[Captioned web image data]
*** Begin section ***

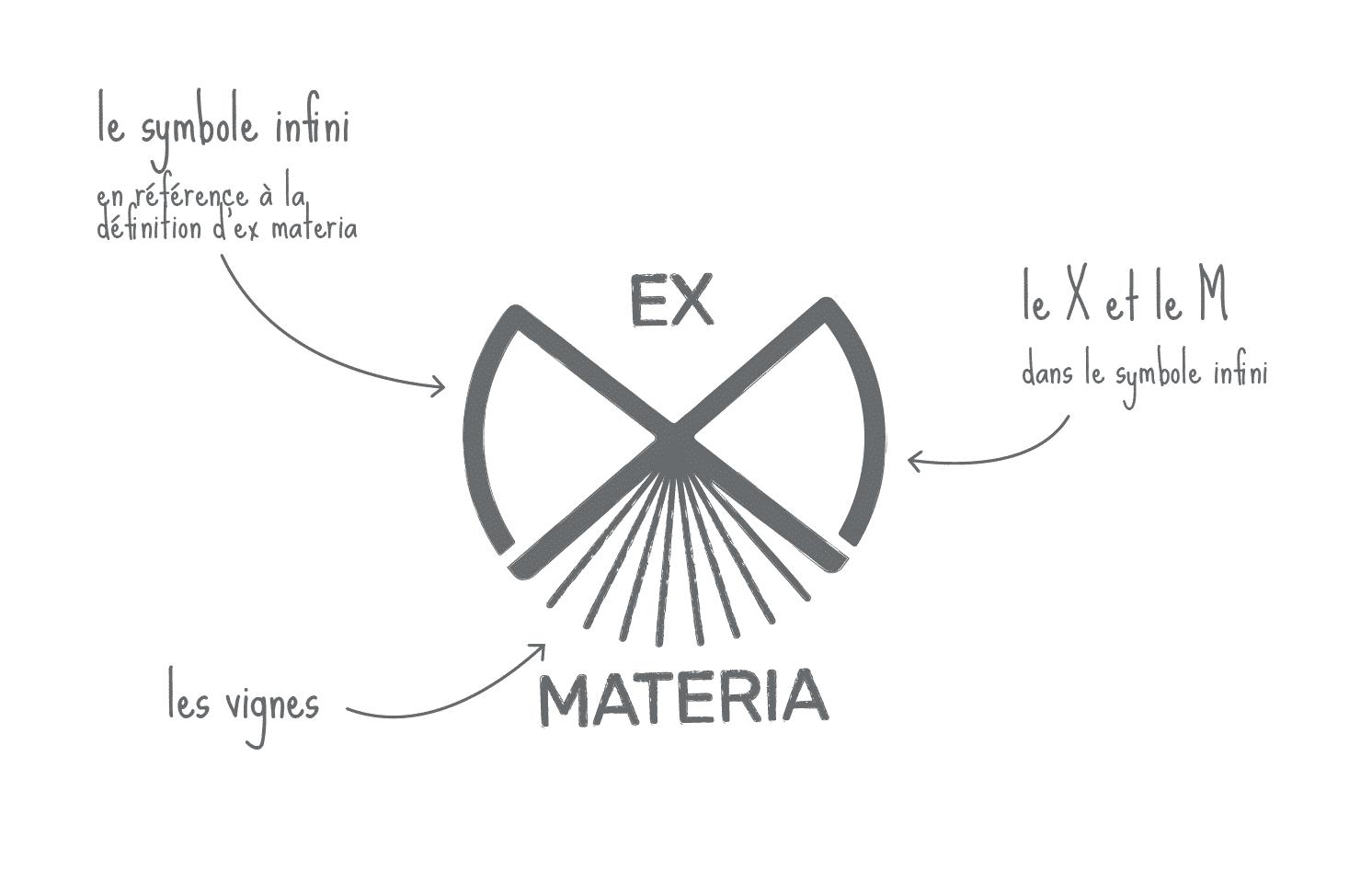 Explications logotype Ex Materia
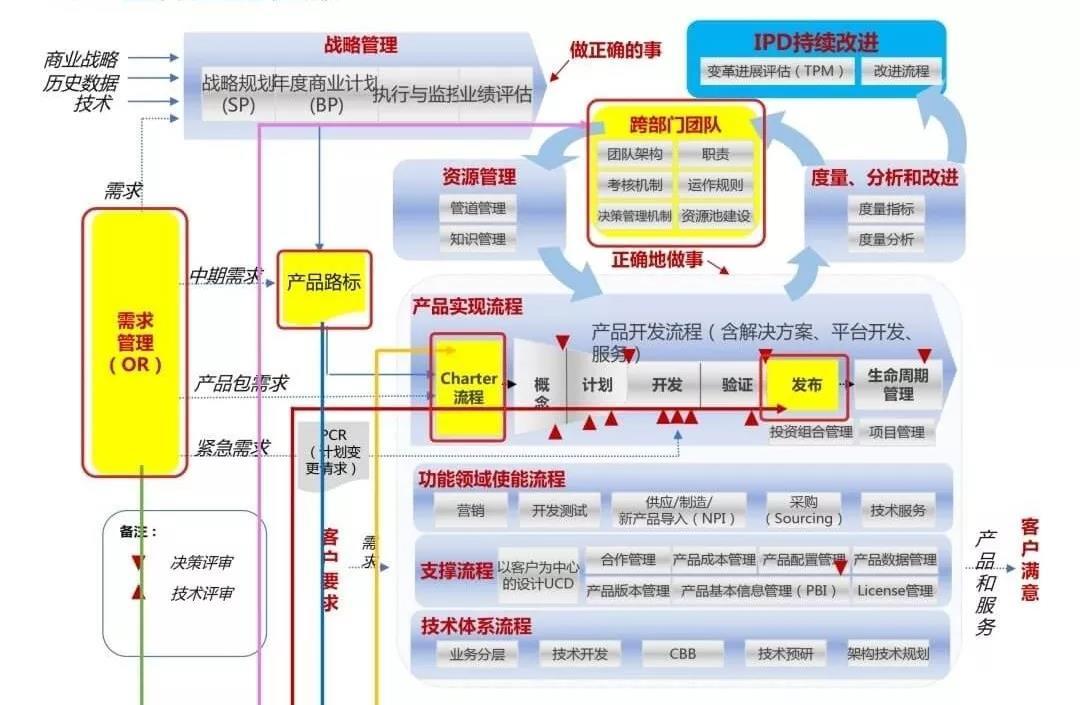 2019IPD企业家班:核心竞争力构筑之道(杭州)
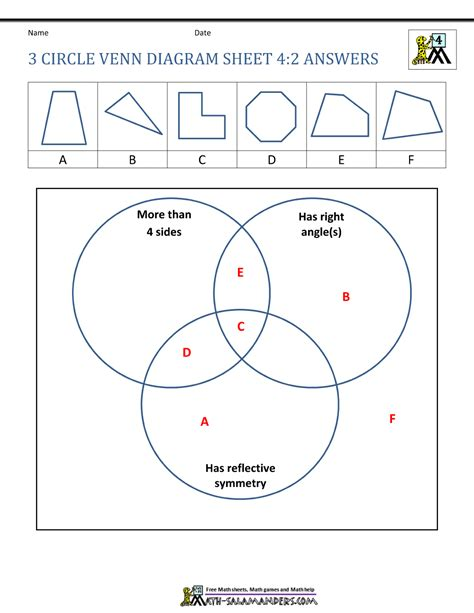 venn diagram maths worksheet venn diagram worksheet 4th grade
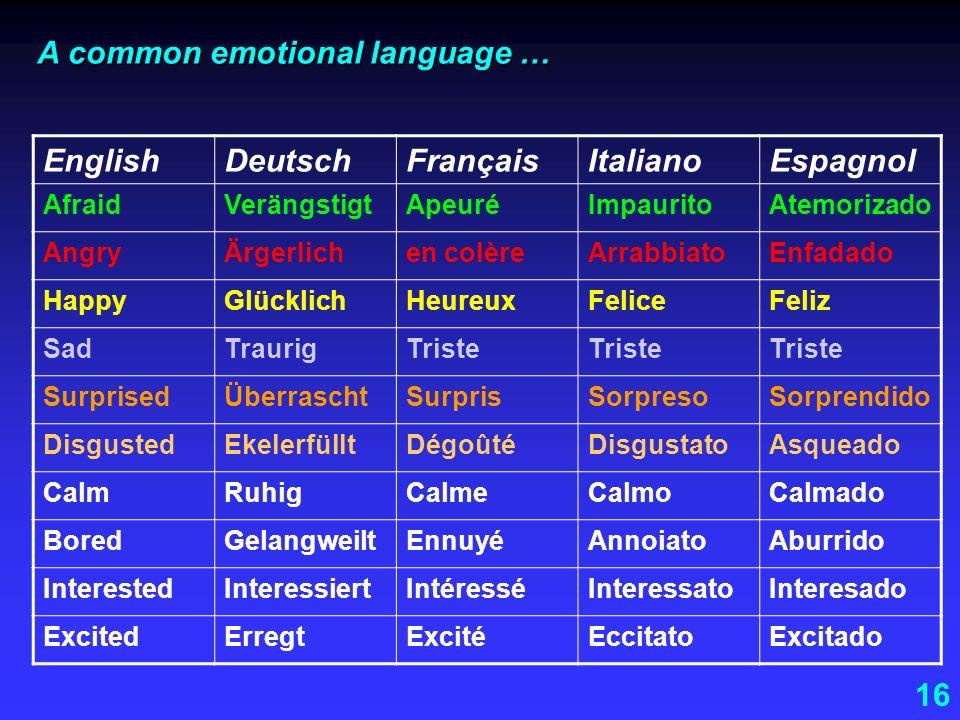 16 EnglishDeutschFrançaisItalianoEspagnol AfraidVerängstigtApeuréImpauritoAtemorizado AngryÄrgerlichen colèreArrabbiatoEnfadado HappyGlücklichHeureuxF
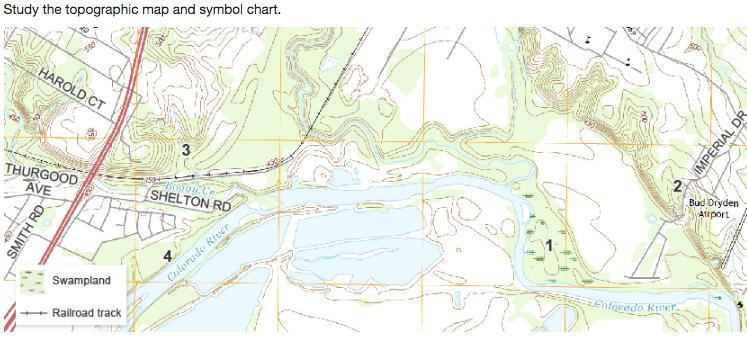 Study the topographic map and symbol chart.At which point is ...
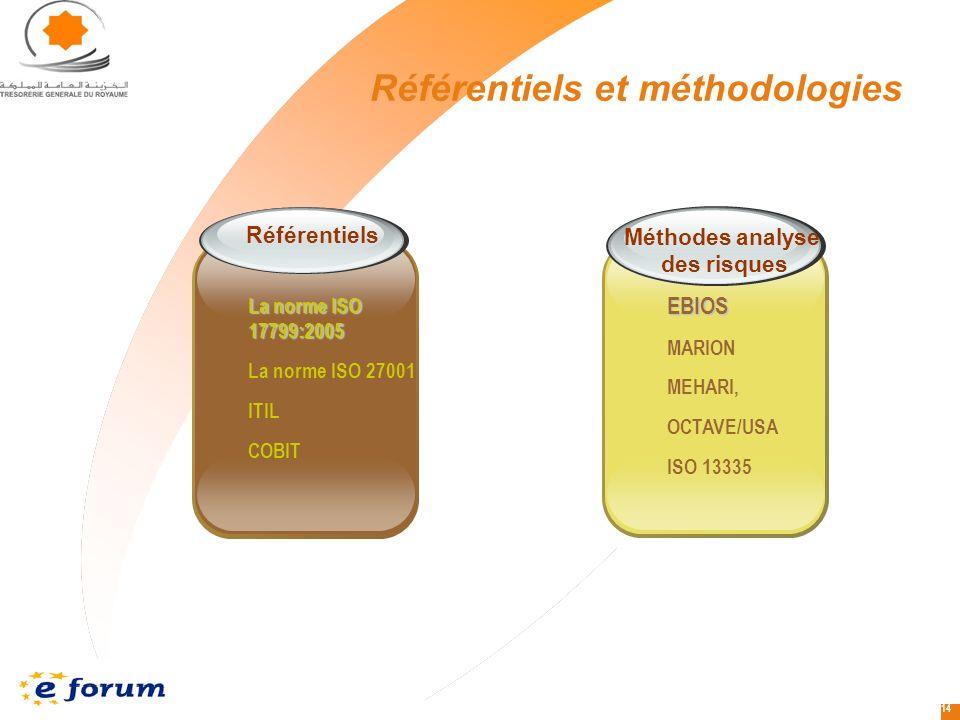 Référentiels et méthodologies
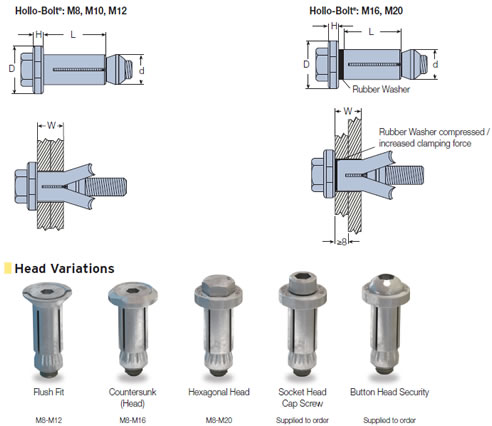 Cavity Fixing with Hollo-Bolt® from The WDS Group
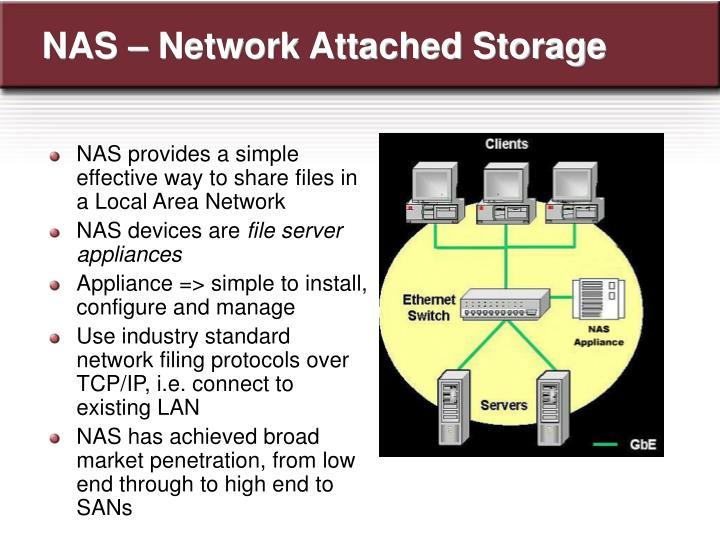 NAS – Network Attached Storage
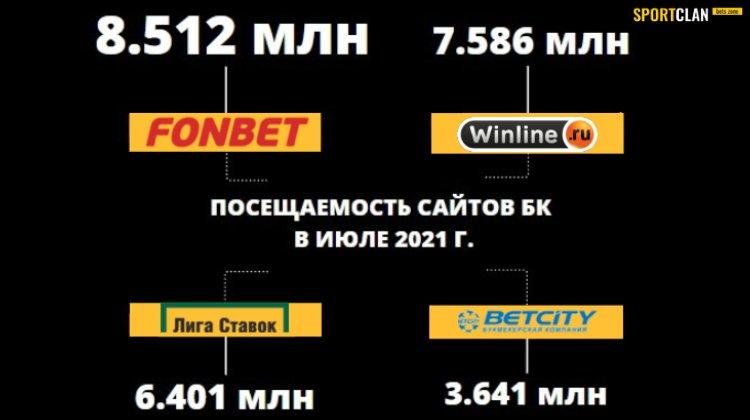Сайты БК Фонбет и Winline опередили конкурентов по посещаемости в июле 2021-го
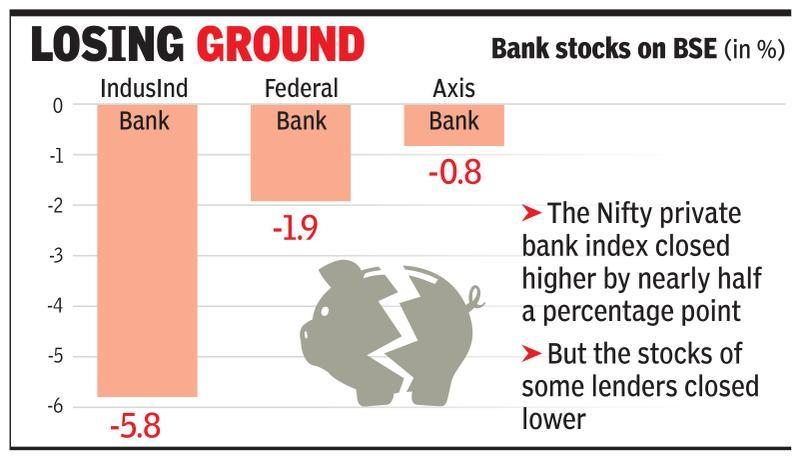 Fallout of Yes Bank crisis: Fear factor hits pvt lenders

*** End section ***

» Required action
Give again, word for word, the line containing "Сайты БК Фонбет" and every line after it to the end of the records; leave out the pictures.

» Finished task
Сайты БК Фонбет и Winline опередили конкурентов по посещаемости в июле 2021-го
 Fallout of Yes Bank crisis: Fear factor hits pvt lenders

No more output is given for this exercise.